German economy notches up 'solid, consistent' growth in 2015
The German economy, Europe's biggest, shrugged off the Greek crisis, the economic slowdown in China and geopolitical uncertainties to notch up "solid and consistent growth" in 2015, the federal statistics office said Thursday.
According to a preliminary estimate by Destatis, German gross domestic product (GDP) expanded by 1.7 percent in 2015, fractionally faster than the 1.6 percent recorded in 2014.
At the same time, Germany notched up a surplus on its public budget of 16.4 billion euros ($17.9 billion), equivalent to 0.5 percent of GDP, the office said.
It was the second year in a row that Germany's public finances have been firmly in the black.
Eurozone member countries are not allowed to run up deficits in excess of 3.0 percent of GDP and must aim for a balanced budget for even a surplus in the longer-term.
"The economic situation in Germany in 2015 was characterised by solid and consistent growth," said Destatis president Dieter Sarreither.
"Almost all industrial sectors saw growth," he said.
And the increase in economic activity was driven primarily by domestic demand, Sarreither continued.
"Consumption was the most important growth engine in the Germany economy. Investment and foreign trade helped support the positive trend, too, but to a much smaller extent."

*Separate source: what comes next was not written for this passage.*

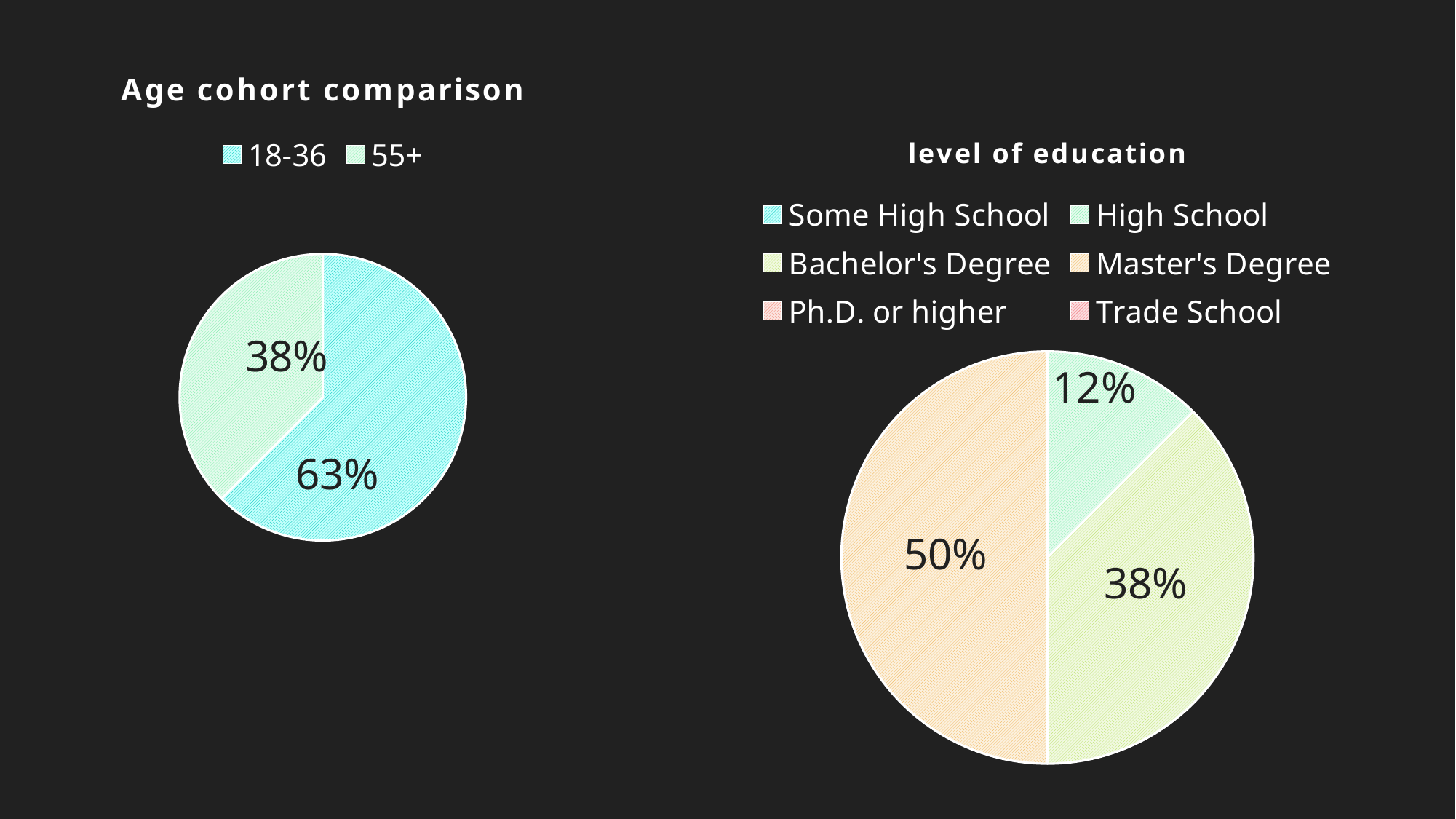
In the 'Age cohort comparison' chart, what is the difference between the 18-36 and 55+ shares? 25% In the 'level of education' chart, which is larger: the Bachelor's Degree slice or the Master's Degree slice? Master's Degree In the 'Age cohort comparison' chart, what share does the 18-36 cohort have? 63% How many slices with data labels are visible in the 'level of education' chart? 3 What kind of chart is the 'Age cohort comparison' chart? pie chart In the 'Age cohort comparison' chart, which cohort has the larger slice? 18-36 How many entries does the legend of the 'Age cohort comparison' chart list? 2 In the 'Age cohort comparison' chart, what share does the 55+ cohort have? 38% In the 'level of education' chart, what share does Bachelor's Degree have? 38% In the 'level of education' chart, what share does Master's Degree have? 50% In the 'level of education' chart, which category has the largest slice? Master's Degree How many entries does the legend of the 'level of education' chart list? 6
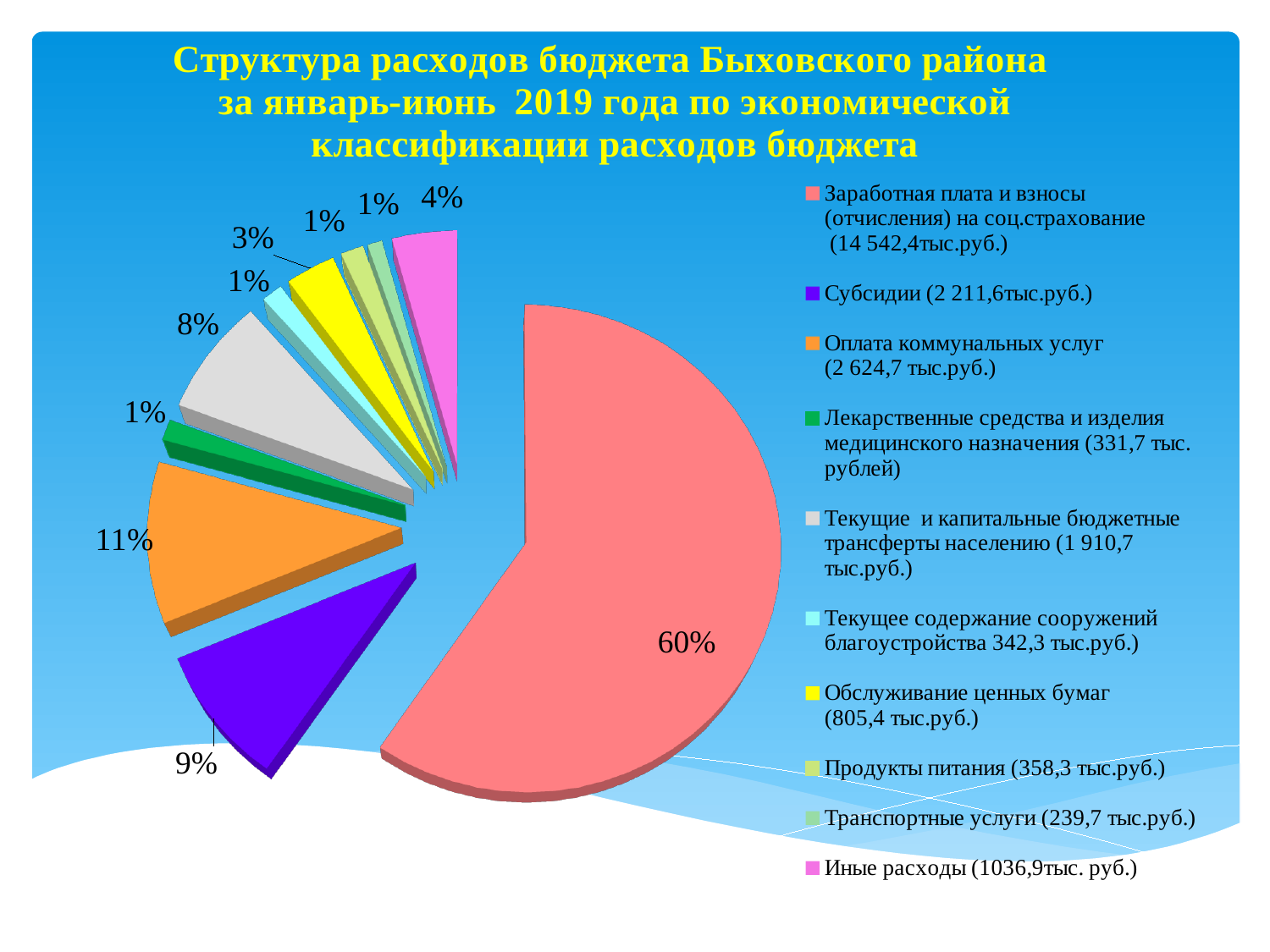
What share of the pie does "Иные расходы" have? 4% What share of the pie does "Заработная плата и взносы (отчисления) на соц.страхование" have? 60% How many categories does the legend list? 10 What share of the pie does "Субсидии" have? 9% What kind of chart is shown on the slide? pie chart Which category has the largest slice of the pie? Заработная плата и взносы (отчисления) на соц.страхование Which is larger: the slice for "Оплата коммунальных услуг" or the slice for "Субсидии"? Оплата коммунальных услуг What amount in thousand rubles is given in the legend for "Субсидии"? 2 211,6 What is the difference in percentage points between the "Заработная плата и взносы" slice and the "Оплата коммунальных услуг" slice? 49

Private consumption was up 1.9 percent in 2015 and government spending grew by 2.8 percent.
Investment in machinery and equipment advanced by 3.6 percent.
Exports were up 5.4 percent and imports expanded by 5.7 percent.
- GDP above 3.0 trillion euros -
In concrete terms, GDP amounted to 3.027 trillion euros ($3.3 trillion) in 2015, the first time ever that it has topped the three-trillion mark, Destatis said.
Output was generated by more than 43 million people in employment, the highest level since unification in 1990, Destatis said.
Looking at the fourth quarter alone, the statisticians did not provide any concrete growth figures for the period from October to December, which are not scheduled to be released until February 12.
But in a very rough estimate, Destatis said it was pencilling in growth of "about a quarter of a percent" for the last three months of 2015, compared with 0.3 percent in the preceding quarter.
ING DiBa economist Carsten Brzeski said he put fourth-quarter growth at around 0.4 percent.
- Defies headwinds -
"2015 was the year ... in which the German economy, despite many headwinds like the Greek crisis, the slowdown in emerging markets and China and increased geopolitical uncertainties, continued its recovery," Brzeski said.
It also marked an important step in the rebalancing of the German economy, as private consumption turned out to be an important driver, contributing 1.0 percentage points to growth, he said.
"Looking ahead, the two-speeded recovery, with strong consumption and services on the one hand and sluggish industrial production and exports on the other hand, should continue in 2016," the expert continued.
Consumption should receive a boost from the record influx of refugees, at least in the short term, the analyst argued.
At the same time, low interest rates, low inflation and high employment should also boost growth.
BayernLB economist Stefan Kipar was similarly confident.
"We're projecting a continuation of the moderate growth trend this year, as well," he said, forecasting annual average growth of 1.8 percent.
"Once again, domestic demand will be the main growth engine. And a balanced budget also seems possible, given the favourable economy and high tax revenues, despite the burdens of taking in refugees," Kipar said.